The information contained in these topics is not intended nor implied to be a substitute for professional medical advice, it is provided for educational purposes only. You assume full responsibility for how you choose to use this information.

Always seek the advice of your physician or other qualified healthcare provider before starting any new treatment or discontinuing an existing treatment. Talk with your healthcare provider about any questions you may have regarding a medical condition. Nothing contained in these topics is intended to be used for medical diagnosis or treatment.

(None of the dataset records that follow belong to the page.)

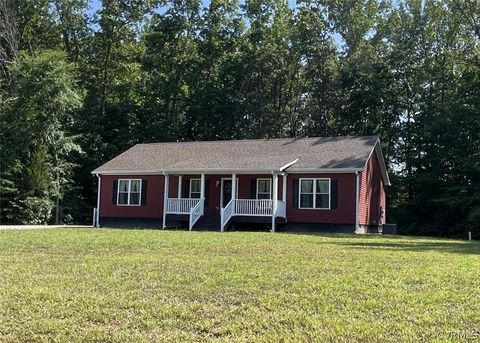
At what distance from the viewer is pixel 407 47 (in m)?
37.2

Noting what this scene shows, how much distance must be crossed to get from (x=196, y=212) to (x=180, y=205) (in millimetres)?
968

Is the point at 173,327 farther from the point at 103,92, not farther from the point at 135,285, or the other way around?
the point at 103,92

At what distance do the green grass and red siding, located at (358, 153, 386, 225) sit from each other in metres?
13.5

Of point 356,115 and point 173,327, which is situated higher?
point 356,115

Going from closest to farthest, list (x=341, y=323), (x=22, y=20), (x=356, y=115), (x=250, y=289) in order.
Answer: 1. (x=341, y=323)
2. (x=250, y=289)
3. (x=356, y=115)
4. (x=22, y=20)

  • Not a Substitute - The information and materials in Pediatric HouseCalls Symptom Checker should not be used as a substitute for the care and knowledge that your physician can provide to you.
  • Supplement - The information and materials presented here in Pediatric HouseCalls Symptom Checker are meant to supplement the information that you obtain from your physician. If there is a disagreement between the information presented herein and what your physician has told you -- it is more likely that your physician is correct. He or she has the benefit of knowing your child's medical problems.
  • Limitations - You should recognize that the information and materials presented here in Pediatric HouseCalls Symptom Checker have the following limitations, in comparison to being examined by your own physician:
    • You can have a conversation with your child's doctor.
    • Your child's doctor can perform a physical examination and any necessary tests.
    • Your child could have an underlying medical problem that requires a physician to detect.
    • If your child is taking medications, they could influence how he experiences various symptoms.

If you think that your child is having a medical emergency, call 911 or the number for the local emergency ambulance service NOW!

And when in doubt, call your child's doctor NOW or go to the closest emergency department.